What you have to do - Turn the text below into a Markdown table with the columns Number and Line, starting with the line that contains "Is decorative rock" and going on through the line that contains "722 centimetres". Leave out blank lines and include nothing outside that span.

Source records start

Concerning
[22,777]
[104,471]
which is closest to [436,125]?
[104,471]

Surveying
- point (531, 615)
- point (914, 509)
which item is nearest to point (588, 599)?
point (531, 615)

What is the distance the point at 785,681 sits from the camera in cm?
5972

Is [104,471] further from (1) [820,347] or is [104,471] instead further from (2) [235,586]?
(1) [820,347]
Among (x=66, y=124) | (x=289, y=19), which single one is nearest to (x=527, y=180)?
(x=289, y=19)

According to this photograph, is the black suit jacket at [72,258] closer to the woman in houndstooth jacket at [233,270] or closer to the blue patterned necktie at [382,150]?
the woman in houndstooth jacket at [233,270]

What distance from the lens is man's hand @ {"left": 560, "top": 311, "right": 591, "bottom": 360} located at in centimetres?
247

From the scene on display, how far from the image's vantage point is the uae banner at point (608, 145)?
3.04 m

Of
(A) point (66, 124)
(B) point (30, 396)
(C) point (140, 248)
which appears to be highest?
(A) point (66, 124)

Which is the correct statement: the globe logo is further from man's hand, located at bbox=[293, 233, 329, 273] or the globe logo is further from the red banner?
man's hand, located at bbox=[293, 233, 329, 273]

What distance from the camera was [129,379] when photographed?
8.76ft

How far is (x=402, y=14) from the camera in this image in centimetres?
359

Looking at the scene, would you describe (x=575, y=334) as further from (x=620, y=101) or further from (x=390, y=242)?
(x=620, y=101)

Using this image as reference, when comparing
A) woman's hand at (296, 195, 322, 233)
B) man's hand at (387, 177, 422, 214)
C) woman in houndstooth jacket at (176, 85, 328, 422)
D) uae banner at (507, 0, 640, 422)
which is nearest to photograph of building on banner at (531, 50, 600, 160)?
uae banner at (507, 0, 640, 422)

Source records end
Source records start

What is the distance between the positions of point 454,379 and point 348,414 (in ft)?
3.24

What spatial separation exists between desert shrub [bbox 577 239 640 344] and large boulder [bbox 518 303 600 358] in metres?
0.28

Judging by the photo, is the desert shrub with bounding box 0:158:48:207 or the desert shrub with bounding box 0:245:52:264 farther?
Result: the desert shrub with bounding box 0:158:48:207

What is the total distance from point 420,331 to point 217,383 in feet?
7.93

Source records end
Source records start

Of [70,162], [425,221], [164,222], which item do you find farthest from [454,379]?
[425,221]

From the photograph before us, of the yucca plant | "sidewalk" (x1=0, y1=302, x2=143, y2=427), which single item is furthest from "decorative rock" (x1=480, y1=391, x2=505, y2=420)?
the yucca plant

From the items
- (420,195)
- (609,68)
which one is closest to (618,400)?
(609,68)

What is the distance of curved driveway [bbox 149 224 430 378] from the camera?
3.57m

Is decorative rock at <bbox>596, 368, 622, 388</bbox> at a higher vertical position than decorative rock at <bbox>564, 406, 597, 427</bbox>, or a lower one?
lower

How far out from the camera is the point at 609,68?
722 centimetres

Source records end

Output below -
| Number | Line |
|---|---|
| 1 | Is decorative rock at <bbox>596, 368, 622, 388</bbox> at a higher vertical position than decorative rock at <bbox>564, 406, 597, 427</bbox>, or a lower one? |
| 2 | lower |
| 3 | How far out from the camera is the point at 609,68? |
| 4 | 722 centimetres |